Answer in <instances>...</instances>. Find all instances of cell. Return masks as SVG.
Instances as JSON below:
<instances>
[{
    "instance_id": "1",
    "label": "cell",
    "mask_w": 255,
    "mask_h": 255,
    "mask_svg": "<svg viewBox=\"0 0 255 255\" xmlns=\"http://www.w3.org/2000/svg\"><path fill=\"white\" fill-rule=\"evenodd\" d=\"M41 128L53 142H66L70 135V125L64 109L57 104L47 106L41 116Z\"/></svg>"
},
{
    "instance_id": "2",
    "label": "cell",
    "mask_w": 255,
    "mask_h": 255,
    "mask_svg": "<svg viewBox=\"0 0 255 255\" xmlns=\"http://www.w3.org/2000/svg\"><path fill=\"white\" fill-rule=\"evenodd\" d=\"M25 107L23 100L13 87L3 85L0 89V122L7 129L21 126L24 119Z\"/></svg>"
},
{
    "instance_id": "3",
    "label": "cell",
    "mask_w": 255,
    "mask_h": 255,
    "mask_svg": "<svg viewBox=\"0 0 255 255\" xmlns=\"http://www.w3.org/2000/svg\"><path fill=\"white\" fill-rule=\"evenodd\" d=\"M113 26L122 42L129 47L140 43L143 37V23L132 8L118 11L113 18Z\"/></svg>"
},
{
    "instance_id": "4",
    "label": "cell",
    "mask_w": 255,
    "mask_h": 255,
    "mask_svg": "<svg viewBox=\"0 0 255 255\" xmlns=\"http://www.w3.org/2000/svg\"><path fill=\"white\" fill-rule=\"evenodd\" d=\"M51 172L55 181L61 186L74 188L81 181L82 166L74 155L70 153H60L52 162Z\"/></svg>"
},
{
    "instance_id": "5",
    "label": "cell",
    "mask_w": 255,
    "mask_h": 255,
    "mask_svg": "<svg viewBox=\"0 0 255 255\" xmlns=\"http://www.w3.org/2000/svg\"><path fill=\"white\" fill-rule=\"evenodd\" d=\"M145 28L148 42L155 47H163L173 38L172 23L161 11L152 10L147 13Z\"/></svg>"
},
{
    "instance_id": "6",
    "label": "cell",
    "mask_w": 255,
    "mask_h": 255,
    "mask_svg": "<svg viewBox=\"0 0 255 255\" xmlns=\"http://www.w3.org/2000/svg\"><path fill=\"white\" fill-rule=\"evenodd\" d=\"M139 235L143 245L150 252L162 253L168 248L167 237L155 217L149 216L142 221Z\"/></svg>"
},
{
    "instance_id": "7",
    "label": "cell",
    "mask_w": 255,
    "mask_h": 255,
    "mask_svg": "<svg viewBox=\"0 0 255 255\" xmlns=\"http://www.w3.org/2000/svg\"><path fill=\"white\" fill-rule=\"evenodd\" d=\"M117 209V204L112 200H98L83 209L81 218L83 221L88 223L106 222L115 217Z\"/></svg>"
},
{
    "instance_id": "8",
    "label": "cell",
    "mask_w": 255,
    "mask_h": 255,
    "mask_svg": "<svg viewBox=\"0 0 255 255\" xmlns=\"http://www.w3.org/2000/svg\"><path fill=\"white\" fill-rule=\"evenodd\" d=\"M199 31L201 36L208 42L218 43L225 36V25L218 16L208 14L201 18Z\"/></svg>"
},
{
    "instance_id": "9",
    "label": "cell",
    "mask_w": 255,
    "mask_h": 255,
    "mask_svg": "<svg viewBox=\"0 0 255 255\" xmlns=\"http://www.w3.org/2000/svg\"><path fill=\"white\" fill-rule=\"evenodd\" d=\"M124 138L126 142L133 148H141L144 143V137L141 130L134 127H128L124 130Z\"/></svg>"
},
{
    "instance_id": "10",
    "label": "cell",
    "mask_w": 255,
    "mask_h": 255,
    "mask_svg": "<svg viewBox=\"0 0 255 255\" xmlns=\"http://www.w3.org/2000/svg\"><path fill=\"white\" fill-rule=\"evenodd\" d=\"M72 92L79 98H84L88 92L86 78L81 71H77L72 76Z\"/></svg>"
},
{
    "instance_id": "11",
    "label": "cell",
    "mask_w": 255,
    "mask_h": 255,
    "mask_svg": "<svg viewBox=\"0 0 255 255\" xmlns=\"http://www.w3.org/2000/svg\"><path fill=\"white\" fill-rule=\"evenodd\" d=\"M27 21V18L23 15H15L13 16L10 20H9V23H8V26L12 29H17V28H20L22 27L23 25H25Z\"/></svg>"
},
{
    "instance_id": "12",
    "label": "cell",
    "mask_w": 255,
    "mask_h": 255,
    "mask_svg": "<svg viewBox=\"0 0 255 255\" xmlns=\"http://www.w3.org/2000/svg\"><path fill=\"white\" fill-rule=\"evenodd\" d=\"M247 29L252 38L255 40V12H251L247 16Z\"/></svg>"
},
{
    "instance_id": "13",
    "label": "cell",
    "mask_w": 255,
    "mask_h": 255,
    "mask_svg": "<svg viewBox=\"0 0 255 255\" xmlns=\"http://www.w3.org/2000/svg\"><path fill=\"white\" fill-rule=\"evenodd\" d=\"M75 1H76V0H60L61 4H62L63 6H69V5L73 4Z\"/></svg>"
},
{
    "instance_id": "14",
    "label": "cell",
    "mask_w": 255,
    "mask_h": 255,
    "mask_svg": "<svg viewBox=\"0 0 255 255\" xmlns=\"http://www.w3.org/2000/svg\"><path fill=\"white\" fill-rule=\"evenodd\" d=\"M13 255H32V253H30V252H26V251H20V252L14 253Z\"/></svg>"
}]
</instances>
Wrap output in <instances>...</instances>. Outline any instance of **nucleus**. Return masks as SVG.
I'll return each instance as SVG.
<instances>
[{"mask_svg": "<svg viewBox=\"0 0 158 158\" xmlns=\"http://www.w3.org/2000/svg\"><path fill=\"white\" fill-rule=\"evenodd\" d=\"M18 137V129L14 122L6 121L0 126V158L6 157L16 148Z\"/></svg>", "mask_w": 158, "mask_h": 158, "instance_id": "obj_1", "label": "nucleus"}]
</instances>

_ _ _ _ _ _ _

TASK DIRECTIONS:
Report every line in the records above that contains the word "nucleus", copying each such line in full.

SOLUTION:
Wrap output in <instances>...</instances>. Outline any instance of **nucleus**. Return masks as SVG.
[{"mask_svg": "<svg viewBox=\"0 0 158 158\" xmlns=\"http://www.w3.org/2000/svg\"><path fill=\"white\" fill-rule=\"evenodd\" d=\"M18 137V129L14 122L6 121L0 126V158L6 157L16 148Z\"/></svg>", "mask_w": 158, "mask_h": 158, "instance_id": "obj_1", "label": "nucleus"}]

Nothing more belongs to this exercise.